Cabello fino, decolorado o con tintes claros
Este tipo de cabello es el más frágil. Lo ideal es usar temperaturas entre 120 °C y 150 °C. Aunque el alisado pueda tardar un poco más, el cabello se mantiene sano y con brillo.
Cabello normal o con color oscuro
Si tu cabello no es muy delgado ni muy grueso, puedes trabajar entre 150 °C y 180 °C. Esta temperatura logra un buen alisado sin comprometer la estructura del cabello.
Cabello grueso, rizado o muy abundante
En estos casos, se puede usar entre 180 °C y 200 °C, siempre con protector térmico y sin repetir demasiadas pasadas. Superar los 200 °C no es recomendable para uso frecuente en casa.
Técnica correcta para alisar sin maltratar
La forma en que usas la plancha es tan importante como la temperatura. Toma mechones delgados y pasa la plancha de raíz a puntas en un solo movimiento continuo. Evita detenerte o apretar demasiado.
No repitas la pasada más de dos veces por mechón. Si no queda liso, revisa si la temperatura es la adecuada o si el mechón es muy grueso. Planchar con calma y orden reduce el daño y mejora el resultado final.
Otro consejo clave es no planchar todos los días. Aunque lo hagas bien, el uso diario de calor termina debilitando el cabello con el tiempo.
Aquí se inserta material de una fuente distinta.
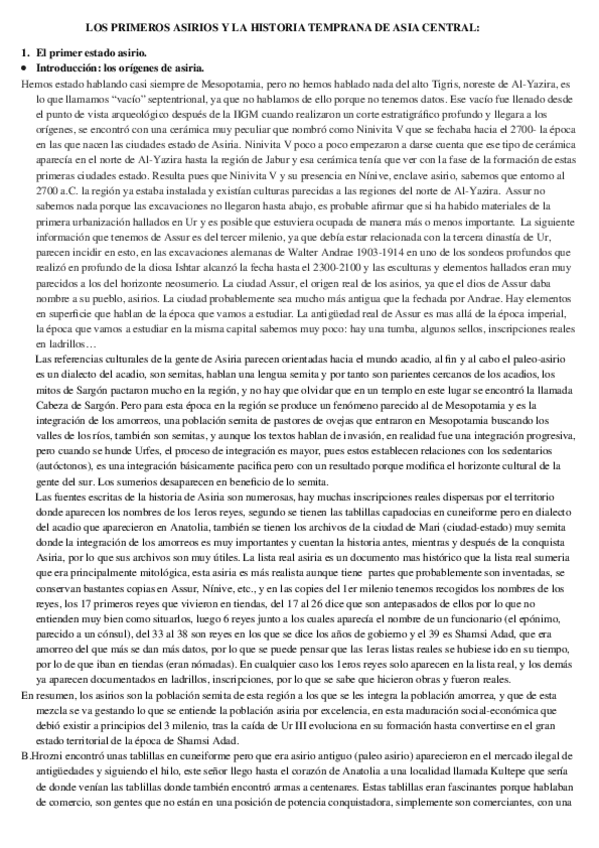 LOS PRIMEROS ASIRIOS Y LA HISTORIA TEMPRANA DE ASIA CENTRAL:

1. El primer estado asirio.
• Introducción: los orígenes de asiria.

Hemos estado hablando casi siempre de Mesopotamia, pero no hemos hablado nada del alto Tigris, noreste de Al-Yazira, es lo que llamamos "vacío" septentrional, ya que no hablamos de ello porque no tenemos datos. Ese vacío fue llenado desde el punto de vista arqueológico después de la IIGM cuando realizaron un corte estratigráfico profundo y llegara a los orígenes, se encontró con una cerámica muy peculiar que nombró como Ninivita V que se fechaba hacia el 2700- la época en las que nacen las ciudades estado de Asiria. Ninivita V poco a poco empezaron a darse cuenta que ese tipo de cerámica aparecía en el norte de Al-Yazira hasta la región de Jabur y esa cerámica tenía que ver con la fase de la formación de estas primeras ciudades estado. Resulta pues que Ninivita V y su presencia en Nínive, enclave asirio, sabemos que entorno al 2700 a.C. la región ya estaba instalada y existían culturas parecidas a las regiones del norte de Al-Yazira. Assur no sabemos nada porque las excavaciones no llegaron hasta abajo, es probable afirmar que si ha habido materiales de la primera urbanización hallados en Ur y es posible que estuviera ocupada de manera más o menos importante. La siguiente información que tenemos de Assur es del tercer milenio, ya que debía estar relacionada con la tercera dinastía de Ur, parecen incidir en esto, en las excavaciones alemanas de Walter Andrae 1903-1914 en uno de los sondeos profundos que realizó en profundo de la diosa Ishtar alcanzó la fecha hasta el 2300-2100 y las esculturas y elementos hallados eran muy parecidos a los del horizonte neosumerio. La ciudad Assur, el origen real de los asirios, ya que el dios de Assur daba nombre a su pueblo, asirios. La ciudad probablemente sea mucho más antigua que la fechada por Andrae. Hay elementos en superficie que hablan de la época que vamos a estudiar. La antigüedad real de Assur es mas allá de la época imperial, la época que vamos a estudiar en la misma capital sabemos muy poco: hay una tumba, algunos sellos, inscripciones reales en ladrillos…

Las referencias culturales de la gente de Asiria parecen orientadas hacia el mundo acadio, al fin y al cabo el paleo-asirio es un dialecto del acadio, son semitas, hablan una lengua semita y por tanto son parientes cercanos de los acadios, los mitos de Sargón pactaron mucho en la región, y no hay que olvidar que en un templo en este lugar se encontró la llamada Cabeza de Sargón. Pero para esta época en la región se produce un fenómeno parecido al de Mesopotamia y es la integración de los amorreos, una población semita de pastores de ovejas que entraron en Mesopotamia buscando los valles de los ríos, también son semitas, y aunque los textos hablan de invasión, en realidad fue una integración progresiva, pero cuando se hunde Urfes, el proceso de integración es mayor, pues estos establecen relaciones con los sedentarios (autóctonos), es una integración básicamente pacifica pero con un resultado porque modifica el horizonte cultural de la gente del sur. Los sumerios desaparecen en beneficio de lo semita.

Las fuentes escritas de la historia de Asiria son numerosas, hay muchas inscripciones reales dispersas por el territorio donde aparecen los nombres de los 1eros reyes, segundo se tienen las tablillas capadocias en cuneiforme pero en dialecto del acadio que aparecieron en Anatolia, también se tienen los archivos de la ciudad de Mari (ciudad-estado) muy semita donde la integración de los amorreos es muy importantes y cuentan la historia antes, mientras y después de la conquista Asiria, por lo que sus archivos son muy útiles. La lista real asiria es un documento mas histórico que la lista real sumeria que era principalmente mitológica, esta asiria es más realista aunque tiene partes que probablemente son inventadas, se conservan bastantes copias en Assur, Nínive, etc., y en las copies del 1er milenio tenemos recogidos los nombres de los reyes, los 17 primeros reyes que vivieron en tiendas, del 17 al 26 dice que son antepasados de ellos por lo que no entienden muy bien como situarlos, luego 6 reyes junto a los cuales aparecía el nombre de un funcionario (el epónimo, parecido a un cónsul), del 33 al 38 son reyes en los que se dice los años de gobierno y el 39 es Shamsi Adad, que era amorreo del que más se dan más datos, por lo que se puede pensar que las 1eras listas reales se hubiese ido en su tiempo, por lo de que iban en tiendas (eran nómadas). En cualquier caso los 1eros reyes solo aparecen en la lista real, y los demás ya aparecen documentados en ladrillos, inscripciones, por lo que se sabe que hicieron obras y fueron reales.

En resumen, los asirios son la población semita de esta región a los que se les integra la población amorrea, y que de esta mezcla se va gestando lo que se entiende la población asiria por excelencia, en esta maduración social-económica que debió existir a principios del 3 milenio, tras la caída de Ur III evoluciona en su formación hasta convertirse en el gran estado territorial de la época de Shamsi Adad.

B.Hrozni encontró unas tablillas en cuneiforme pero que era asirio antiguo (paleo asirio) aparecieron en el mercado ilegal de antigüedades y siguiendo el hilo, este señor llego hasta el corazón de Anatolia a una localidad llamada Kultepe que sería de donde venían las tablillas donde también encontró armas a centenares. Estas tablillas eran fascinantes porque hablaban de comercio, son gentes que no están en una posición de potencia conquistadora, simplemente son comerciantes, con una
Qué tipo de plancha elegir para evitar daños
La elección de la plancha marca una gran diferencia en el cuidado del cabello. Existen marcas y tecnologías diseñadas para proteger mejor la fibra capilar.
Las planchas de la marca Remington son reconocidas por incorporar recubrimientos cerámicos y controles de temperatura que ayudan a distribuir el calor de manera uniforme. Esto reduce los puntos de sobrecalentamiento y el riesgo de quemaduras.
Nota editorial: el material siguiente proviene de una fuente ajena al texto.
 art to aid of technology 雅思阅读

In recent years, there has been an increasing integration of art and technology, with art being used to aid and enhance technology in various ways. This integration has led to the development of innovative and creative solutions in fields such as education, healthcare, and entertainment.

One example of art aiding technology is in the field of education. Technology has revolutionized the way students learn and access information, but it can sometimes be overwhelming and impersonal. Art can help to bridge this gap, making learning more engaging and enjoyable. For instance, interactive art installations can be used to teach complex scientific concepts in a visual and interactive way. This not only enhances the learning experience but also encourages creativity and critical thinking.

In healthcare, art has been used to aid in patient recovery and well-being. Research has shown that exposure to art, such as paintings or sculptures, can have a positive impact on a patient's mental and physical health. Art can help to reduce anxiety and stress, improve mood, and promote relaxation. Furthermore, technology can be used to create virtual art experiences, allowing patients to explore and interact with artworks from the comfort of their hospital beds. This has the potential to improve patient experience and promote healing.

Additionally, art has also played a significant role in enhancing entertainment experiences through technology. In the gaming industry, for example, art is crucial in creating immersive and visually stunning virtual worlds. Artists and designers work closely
Las planchas con keratina están diseñadas para ayudar a mantener el cabello más suave y con apariencia saludable, ya que este componente se asocia con la estructura natural del cabello. Por otro lado, las planchas con recubrimiento de aguacate buscan aportar mayor sensación de hidratación durante el alisado, algo muy valorado en cabellos secos.
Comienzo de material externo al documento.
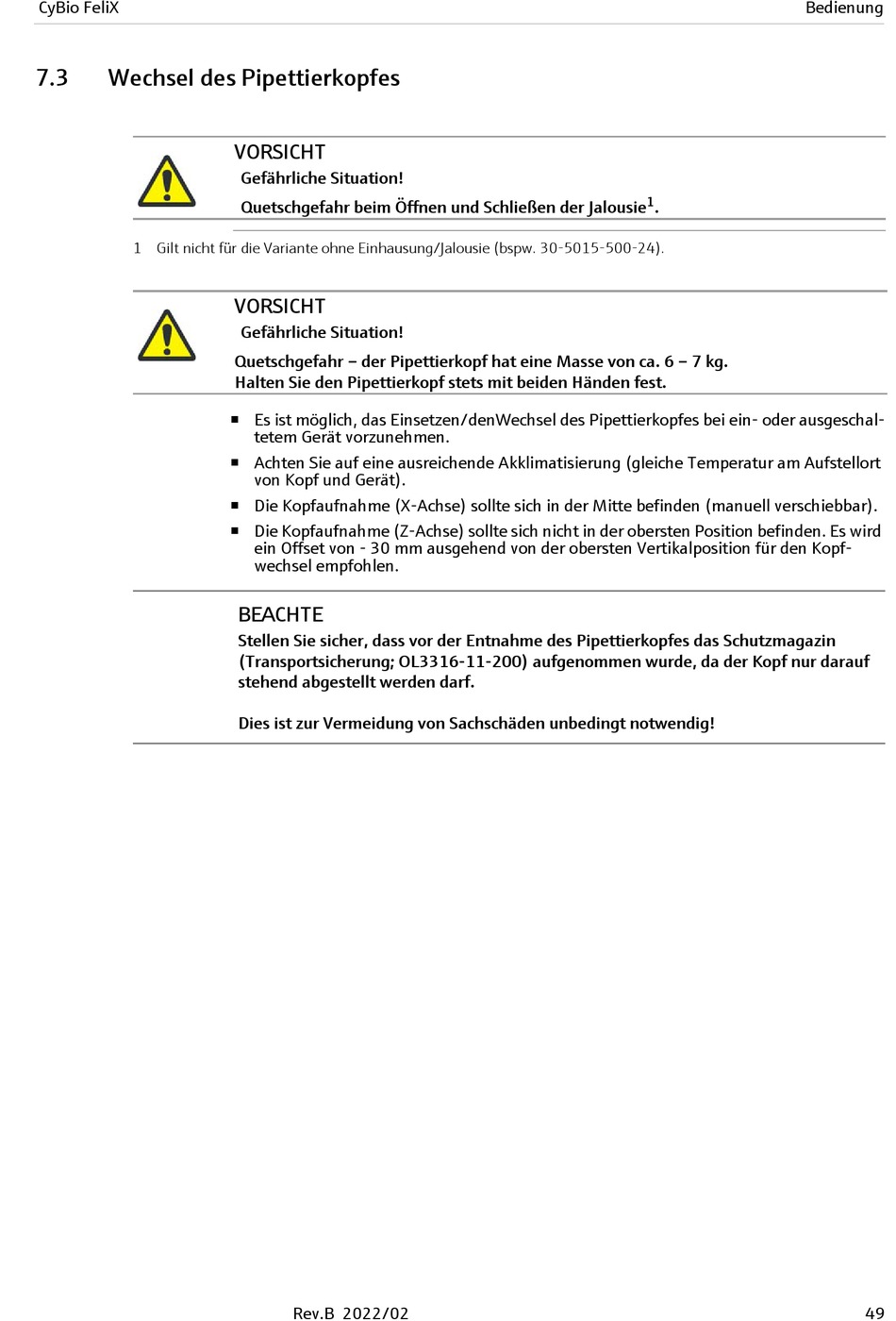 CyBio FeliX

Bedienung

7.3 Wechsel des Pipettierkopfes

VORSICHT

Gefährliche Situation!

Quetschgefahr beim Öffnen und Schließen der Jalousie$^1$.

1 Gilt nicht für die Variante ohne Einhausung/Jalousie (bspw. 30-5015-500-24).

VORSICHT

Gefährliche Situation!

Quetschgefahr – der Pipettierkopf hat eine Masse von ca. 6 – 7 kg. Halten Sie den Pipettierkopf stets mit beiden Händen fest.

■ Es ist möglich, das Einsetzen/denWechsel des Pipettierkopfes bei ein- oder ausgeschaltetem Gerät vorzunehmen.

■ Achten Sie auf eine ausreichende Akklimatisierung (gleiche Temperatur am Aufstellort von Kopf und Gerät).

■ Die Kopfaufnahme (X-Achse) sollte sich in der Mitte befinden (manuell verschiebbar).

■ Die Kopfaufnahme (Z-Achse) sollte sich nicht in der obersten Position befinden. Es wird ein Offset von - 30 mm ausgehend von der obersten Vertikalposition für den Kopfwechsel empfohlen.

BEACHTE

Stellen Sie sicher, dass vor der Entnahme des Pipettierkopfes das Schutzmagazin (Transportsicherung; OL3316-11-200) aufgenommen wurde, da der Kopf nur darauf stehend abgestellt werden darf.

Dies ist zur Vermeidung von Sachschäden unbedingt notwendig!

Rev.B 2022/02

49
También destacan las planchas de la marca Cosmos, que suelen ofrecer opciones prácticas para uso doméstico, con temperaturas regulables y diseños pensados para un manejo sencillo.

Cuidados después de usar la plancha
El cuidado no termina cuando apagas la plancha. Después del alisado, es recomendable aplicar unas gotas de aceite capilar o sérum ligero en las puntas para sellar la humedad y aportar brillo.
Una o dos veces por semana, usa mascarillas hidratantes o reparadoras. Esto ayuda a compensar la pérdida de humedad causada por el calor. También es importante cortar las puntas regularmente para evitar que el daño avance.
Si sabes que usarás plancha con frecuencia, intenta alternar peinados y dejar descansar el cabello algunos días. El equilibrio entre estilo y cuidado es lo que mantiene el cabello sano a largo plazo.
Errores comunes que debes evitar
Uno de los errores más frecuentes es usar la plancha sin protector térmico. Otro es confiar en una sola temperatura para todo tipo de cabello. También es un problema planchar el cabello sucio, ya que los residuos de productos pueden quemarse y dañar la fibra.
Evita planchas sin control de temperatura o muy económicas que no garantizan una distribución uniforme del calor. A largo plazo, una buena plancha es una inversión en la salud de tu cabello.
Alisar tu cabello no tiene por qué ser un riesgo si sigues los pasos correctos. Con la temperatura adecuada, una técnica sencilla, productos de protección y una plancha confiable, puedes lograr un alisado bonito sin sacrificar la salud de tu cabello. Entender tu tipo de cabello y respetar sus límites es la mejor forma de mantenerlo fuerte, brillante y con un aspecto cuidado cada vez que usas la plancha.